Required action: Look through the records below and state how many lines carry the string "Specials", adding nothing.
------------------------------------------------------------
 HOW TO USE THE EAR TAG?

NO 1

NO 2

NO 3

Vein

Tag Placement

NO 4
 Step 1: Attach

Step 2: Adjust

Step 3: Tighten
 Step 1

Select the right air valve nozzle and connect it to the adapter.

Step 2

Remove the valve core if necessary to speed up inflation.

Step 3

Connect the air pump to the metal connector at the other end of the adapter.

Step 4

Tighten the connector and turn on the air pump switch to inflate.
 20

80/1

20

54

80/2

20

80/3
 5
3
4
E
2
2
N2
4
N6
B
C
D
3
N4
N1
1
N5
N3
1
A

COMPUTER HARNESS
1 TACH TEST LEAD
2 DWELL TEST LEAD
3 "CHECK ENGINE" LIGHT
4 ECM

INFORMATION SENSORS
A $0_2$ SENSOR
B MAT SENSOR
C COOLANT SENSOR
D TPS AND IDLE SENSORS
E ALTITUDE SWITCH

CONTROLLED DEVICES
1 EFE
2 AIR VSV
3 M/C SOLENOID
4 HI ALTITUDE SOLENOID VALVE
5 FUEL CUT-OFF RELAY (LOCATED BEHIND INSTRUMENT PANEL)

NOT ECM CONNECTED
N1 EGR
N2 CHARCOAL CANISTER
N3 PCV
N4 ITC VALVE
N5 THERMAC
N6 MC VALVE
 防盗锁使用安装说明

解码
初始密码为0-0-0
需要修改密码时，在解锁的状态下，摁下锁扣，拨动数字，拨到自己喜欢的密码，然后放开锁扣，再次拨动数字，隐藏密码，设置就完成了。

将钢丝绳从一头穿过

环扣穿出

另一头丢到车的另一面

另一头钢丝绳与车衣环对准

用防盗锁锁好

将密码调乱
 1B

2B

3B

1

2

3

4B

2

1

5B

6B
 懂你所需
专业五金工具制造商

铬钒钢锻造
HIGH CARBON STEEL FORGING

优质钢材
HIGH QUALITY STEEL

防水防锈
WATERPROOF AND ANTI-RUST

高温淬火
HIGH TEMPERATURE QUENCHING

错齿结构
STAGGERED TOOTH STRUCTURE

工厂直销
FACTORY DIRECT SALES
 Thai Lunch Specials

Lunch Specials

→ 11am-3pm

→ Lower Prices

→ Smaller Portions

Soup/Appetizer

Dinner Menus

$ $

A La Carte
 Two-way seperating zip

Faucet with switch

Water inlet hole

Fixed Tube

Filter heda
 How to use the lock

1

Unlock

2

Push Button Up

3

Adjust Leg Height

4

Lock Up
------------------------------------------------------------
Output: 2